Anger is an issue that comes up at every level with our clients: frustrated bosses; disrespected peers; under-appreciated staff people. Feelings get pent up at work and often come out in unproductive ways – temper tantrums, swearing, storming out of meetings, email screed – we’ve seen it all. In fact, relationship flare-ups account for about 70% of disagreements in the workplace, and they are almost always unhelpful. (The other 30% are about strategy and process.).
Contrary to what you might think, anger actually has a number of benefits. Research shows that, in evolutionary terms, anger has historically helped humans beat back or deflect aggressors. It can also be a great generator of creative energy. And, anger is even an indication of optimism: a frustration with present circumstances, reflecting a belief in a possibly better future..

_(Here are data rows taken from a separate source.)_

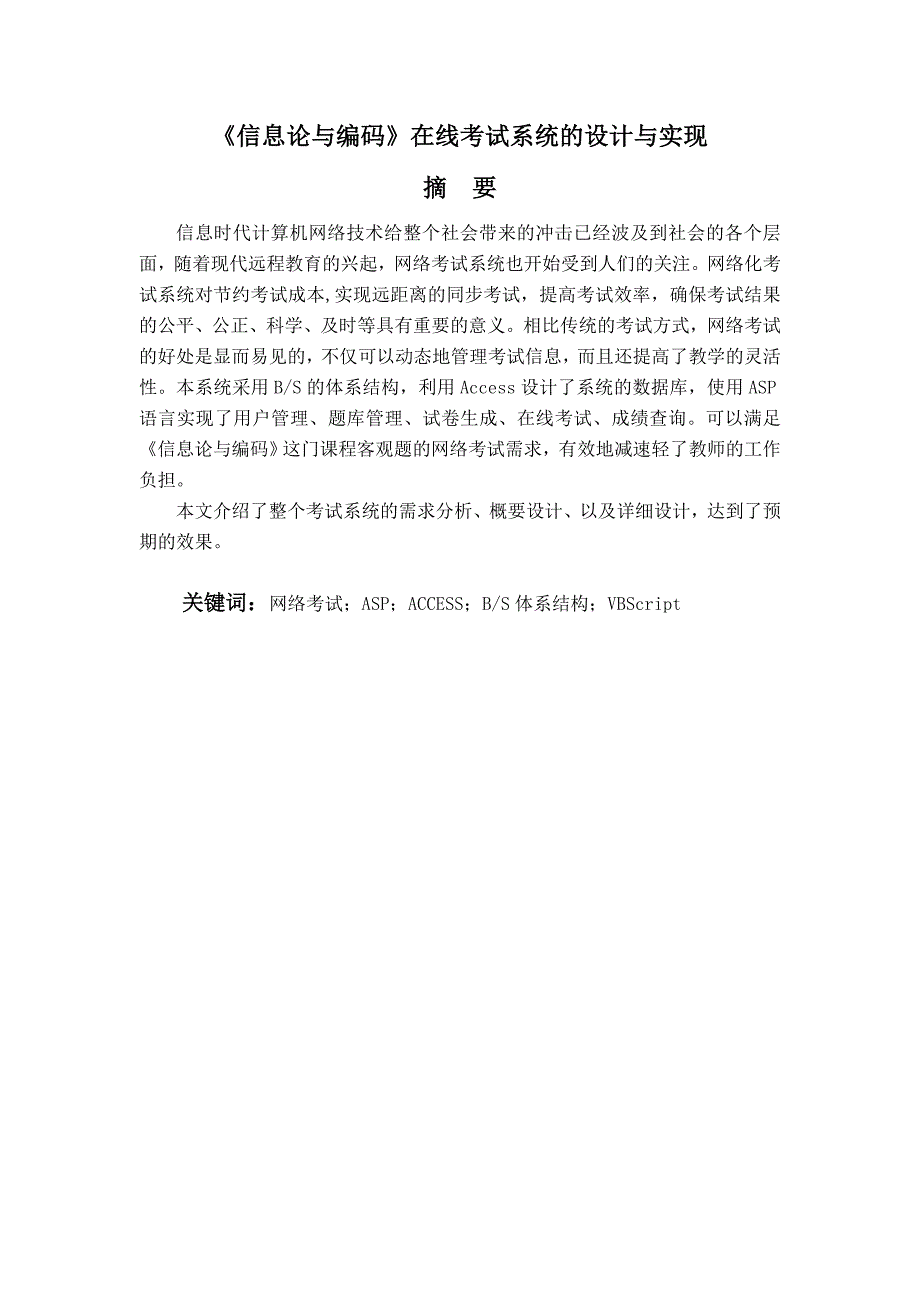 《信息论与编码》在线考试系统的设计与实现

摘　要

信息时代计算机网络技术给整个社会带来的冲击已经波及到社会的各个层面，随着现代远程教育的兴起，网络考试系统也开始受到人们的关注。网络化考试系统对节约考试成本,实现远距离的同步考试，提高考试效率，确保考试结果的公平、公正、科学、及时等具有重要的意义。相比传统的考试方式，网络考试的好处是显而易见的，不仅可以动态地管理考试信息，而且还提高了教学的灵活性。本系统采用 B/S 的体系结构，利用 Access 设计了系统的数据库，使用 ASP 语言实现了用户管理、题库管理、试卷生成、在线考试、成绩查询。可以满足《信息论与编码》这门课程客观题的网络考试需求，有效地减速轻了教师的工作负担。

本文介绍了整个考试系统的需求分析、概要设计、以及详细设计，达到了预期的效果。

关键词：网络考试；ASP；ACCESS；B/S 体系结构；VBScript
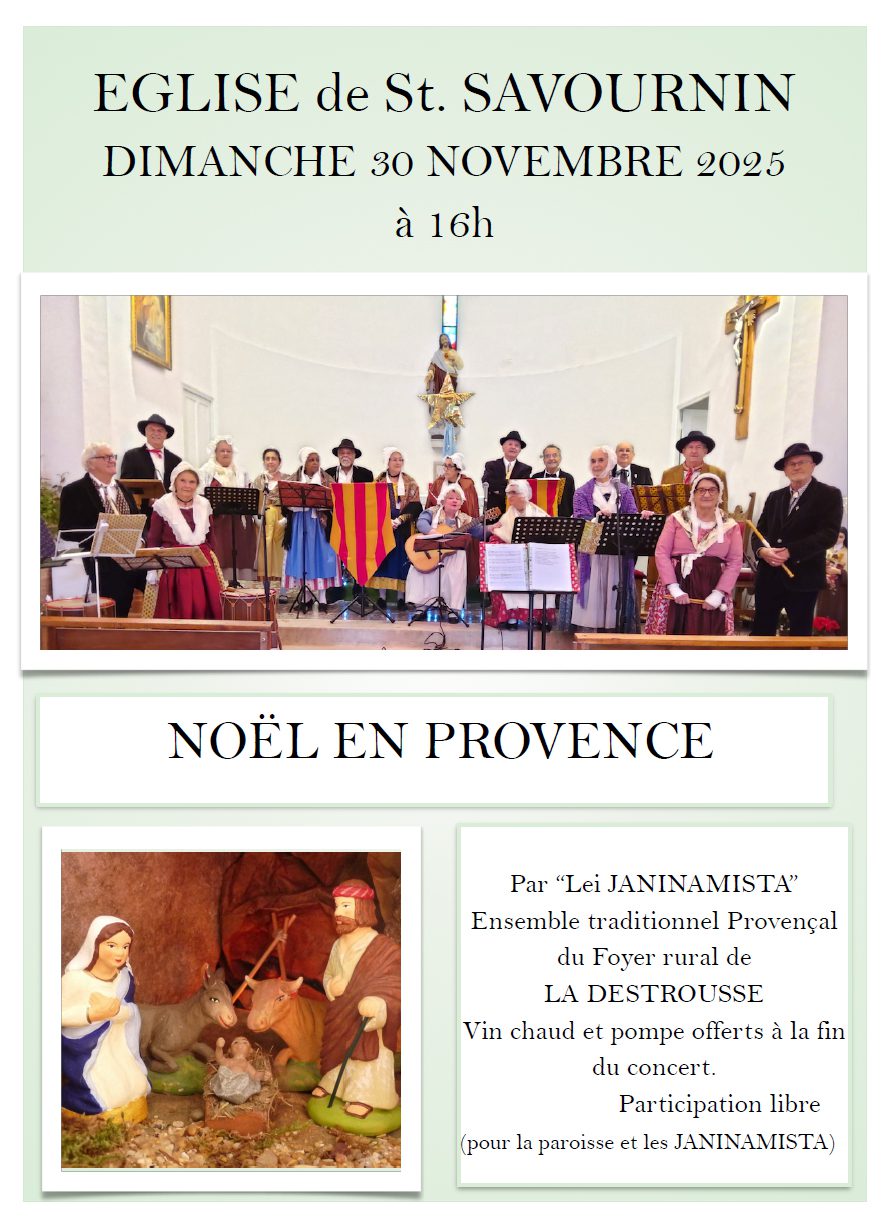 EGLISE de St. SAVOURNIN
DIMANCHE 30 NOVEMBRE 2025
à 16h

NOËL EN PROVENCE

Par "Lei JANINAMISTA"
Ensemble traditionnel Provençal
du Foyer rural de
LA DESTROUSSE
Vin chaud et pompe offerts à la fin du concert.
Participation libre
(pour la paroisse et les JANINAMISTA)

No matter how beneficial anger might be, there’s a not-so-unwritten rule that anger isn’t supposed to happen at work. But, of course, it does. The good news is that anger in the workplace provides a valuable signal: somebody is at their wits end and needs help. They’ve literally exhausted their tools for calmly managing the issue at hand. Once their tools run out, anger takes over.
For managers, anger is a signal that there are skills they need to strengthen. How can they clearly communicate strategy or motivate others to make decisions? What actions can they take over time so that underperforming staff either get better or move on?
Anger can also be a signal that peers and staff feel disrespected or under-appreciated for the work that they do. They’re not being recognized for their contributions, or they’re being overworked, or left out when they have value to bring. The result can be that these wrung-out colleagues cover even their most productive communication with a thick coating of irritation or resignation.
If you’re a leader, the next time you see anger come up in your workplace or team, or with yourself, don’t just squelch it. That F-bomb or tantrum is actually an opportunity. Use that red flag to try to understand where it’s coming from, what you can learn from it, and what you or your colleagues might need in order to perform better.
What could anger in your workplace be teaching you?